:: Given records

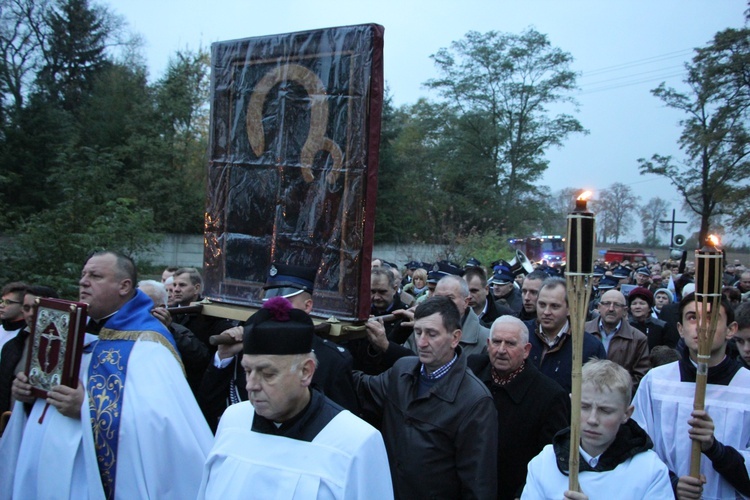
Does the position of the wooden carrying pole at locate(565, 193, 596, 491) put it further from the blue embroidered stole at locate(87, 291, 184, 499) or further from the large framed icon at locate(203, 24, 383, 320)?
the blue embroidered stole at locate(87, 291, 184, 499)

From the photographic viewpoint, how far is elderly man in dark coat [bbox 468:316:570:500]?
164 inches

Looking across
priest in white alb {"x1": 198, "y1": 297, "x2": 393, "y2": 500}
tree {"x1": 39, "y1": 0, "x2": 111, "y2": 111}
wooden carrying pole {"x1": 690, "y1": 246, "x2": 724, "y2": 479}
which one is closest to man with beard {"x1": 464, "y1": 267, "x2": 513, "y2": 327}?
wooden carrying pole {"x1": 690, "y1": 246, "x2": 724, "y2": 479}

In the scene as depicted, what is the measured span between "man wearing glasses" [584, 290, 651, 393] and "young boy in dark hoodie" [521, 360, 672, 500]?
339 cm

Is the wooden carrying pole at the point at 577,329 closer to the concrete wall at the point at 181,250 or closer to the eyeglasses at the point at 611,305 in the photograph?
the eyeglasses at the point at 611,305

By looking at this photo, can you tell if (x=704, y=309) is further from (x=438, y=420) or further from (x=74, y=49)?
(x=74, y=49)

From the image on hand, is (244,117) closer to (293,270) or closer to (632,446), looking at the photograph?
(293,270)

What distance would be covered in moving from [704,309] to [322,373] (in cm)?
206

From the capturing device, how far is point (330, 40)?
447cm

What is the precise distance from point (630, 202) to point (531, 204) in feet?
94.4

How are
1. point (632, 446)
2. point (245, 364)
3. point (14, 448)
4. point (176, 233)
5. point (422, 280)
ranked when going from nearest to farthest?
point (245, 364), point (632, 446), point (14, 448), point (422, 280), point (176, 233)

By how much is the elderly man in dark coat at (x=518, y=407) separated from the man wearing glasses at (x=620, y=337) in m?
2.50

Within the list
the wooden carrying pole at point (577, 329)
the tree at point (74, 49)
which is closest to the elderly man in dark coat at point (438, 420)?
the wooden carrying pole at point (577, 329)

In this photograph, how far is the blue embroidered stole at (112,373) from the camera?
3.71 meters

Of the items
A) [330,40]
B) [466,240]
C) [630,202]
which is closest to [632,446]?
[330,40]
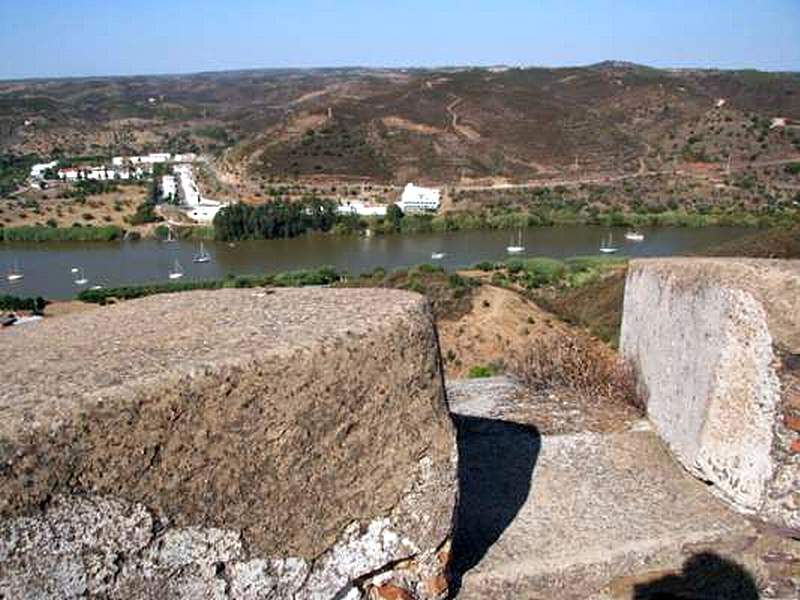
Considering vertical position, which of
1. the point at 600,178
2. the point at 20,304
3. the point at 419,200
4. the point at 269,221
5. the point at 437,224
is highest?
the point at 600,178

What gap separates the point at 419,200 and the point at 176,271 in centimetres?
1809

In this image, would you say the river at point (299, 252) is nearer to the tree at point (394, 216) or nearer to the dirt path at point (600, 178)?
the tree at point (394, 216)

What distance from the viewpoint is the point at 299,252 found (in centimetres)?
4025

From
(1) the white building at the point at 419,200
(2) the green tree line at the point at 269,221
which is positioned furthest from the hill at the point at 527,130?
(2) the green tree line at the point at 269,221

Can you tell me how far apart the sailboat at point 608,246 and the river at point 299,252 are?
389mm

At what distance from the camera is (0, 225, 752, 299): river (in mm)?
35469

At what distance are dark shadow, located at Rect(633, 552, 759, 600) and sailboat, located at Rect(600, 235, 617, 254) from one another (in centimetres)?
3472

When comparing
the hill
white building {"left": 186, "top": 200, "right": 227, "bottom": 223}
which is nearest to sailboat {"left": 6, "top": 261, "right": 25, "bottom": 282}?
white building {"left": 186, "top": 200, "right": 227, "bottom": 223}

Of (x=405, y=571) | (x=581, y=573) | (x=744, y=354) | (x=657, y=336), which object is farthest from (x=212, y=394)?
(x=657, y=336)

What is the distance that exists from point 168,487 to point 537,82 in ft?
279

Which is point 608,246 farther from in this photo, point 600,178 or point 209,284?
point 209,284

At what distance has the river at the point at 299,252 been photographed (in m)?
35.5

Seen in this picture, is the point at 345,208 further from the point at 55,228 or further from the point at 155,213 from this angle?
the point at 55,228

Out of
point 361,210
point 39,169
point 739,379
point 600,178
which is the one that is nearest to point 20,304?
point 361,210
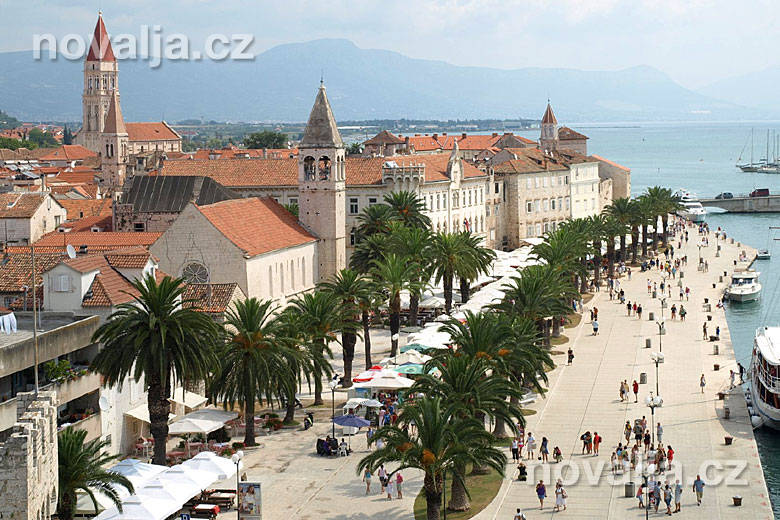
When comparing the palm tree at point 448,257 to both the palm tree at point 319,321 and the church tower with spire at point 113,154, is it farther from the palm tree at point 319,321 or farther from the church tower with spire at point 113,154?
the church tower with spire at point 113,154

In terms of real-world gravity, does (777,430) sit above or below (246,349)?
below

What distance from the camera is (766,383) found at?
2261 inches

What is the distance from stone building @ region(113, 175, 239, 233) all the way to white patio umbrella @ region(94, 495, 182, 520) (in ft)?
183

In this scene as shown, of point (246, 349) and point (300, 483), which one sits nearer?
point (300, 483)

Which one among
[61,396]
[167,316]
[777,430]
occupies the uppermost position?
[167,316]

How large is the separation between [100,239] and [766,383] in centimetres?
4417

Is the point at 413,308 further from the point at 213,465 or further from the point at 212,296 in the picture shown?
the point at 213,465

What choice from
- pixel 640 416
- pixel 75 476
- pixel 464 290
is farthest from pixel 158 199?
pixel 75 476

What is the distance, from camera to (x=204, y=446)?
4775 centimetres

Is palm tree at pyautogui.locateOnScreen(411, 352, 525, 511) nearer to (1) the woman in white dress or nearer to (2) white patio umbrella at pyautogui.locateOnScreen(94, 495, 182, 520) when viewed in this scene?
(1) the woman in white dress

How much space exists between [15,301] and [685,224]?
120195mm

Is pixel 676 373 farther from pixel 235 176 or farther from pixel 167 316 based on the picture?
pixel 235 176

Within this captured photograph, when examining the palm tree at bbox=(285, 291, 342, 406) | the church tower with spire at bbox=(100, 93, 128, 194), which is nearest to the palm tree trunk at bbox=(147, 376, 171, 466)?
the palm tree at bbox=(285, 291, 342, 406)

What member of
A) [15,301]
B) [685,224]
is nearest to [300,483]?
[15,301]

::::

### Your goal
Copy out the material word for word, starting with the line that contains "What is the distance, from" and continuing through its final line.

### Response to this exercise
What is the distance, from camera to (x=204, y=446)?
4775 centimetres

Is palm tree at pyautogui.locateOnScreen(411, 352, 525, 511) nearer to (1) the woman in white dress or nearer to (2) white patio umbrella at pyautogui.locateOnScreen(94, 495, 182, 520) when viewed in this scene?
(1) the woman in white dress

How much space exists between [15,301] and [685,224]?
120195mm

Is pixel 676 373 farther from pixel 235 176 or farther from pixel 167 316 based on the picture?
pixel 235 176

Within this captured photograph, when examining the palm tree at bbox=(285, 291, 342, 406) | the church tower with spire at bbox=(100, 93, 128, 194), which is nearest to the palm tree trunk at bbox=(147, 376, 171, 466)?
the palm tree at bbox=(285, 291, 342, 406)

What member of
A) [15,301]
B) [685,224]
is nearest to [300,483]?
[15,301]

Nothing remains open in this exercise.